TASK OBJECTIVE ▸ Transcribe the whole listing exactly; the images stay out.

DATA BELOW ▸
# # # # #
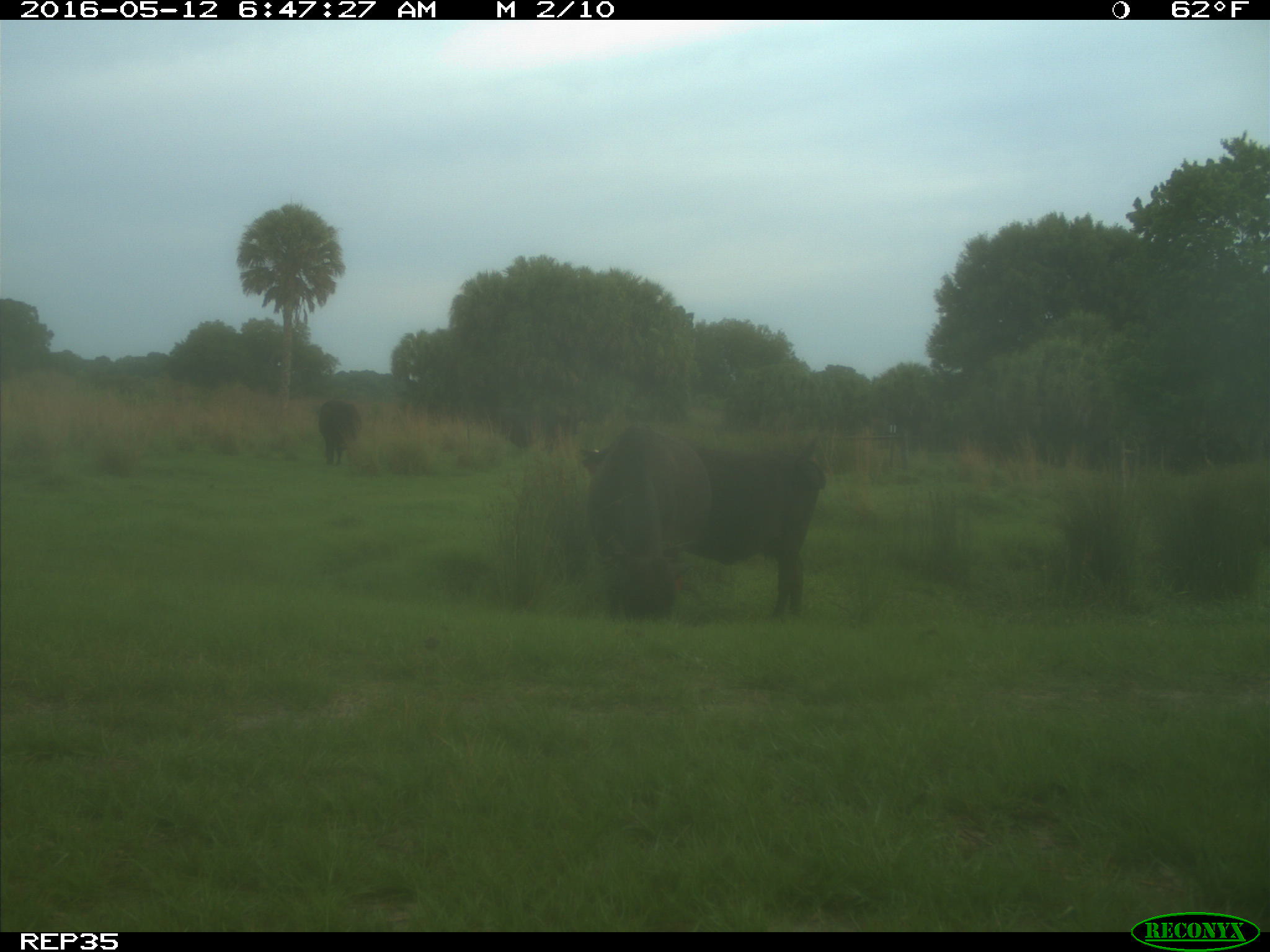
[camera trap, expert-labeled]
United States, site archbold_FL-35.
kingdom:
# # # # #
ANSWER SECTION ▸
[camera trap, expert-labeled]
United States, site archbold_FL-35.
kingdom:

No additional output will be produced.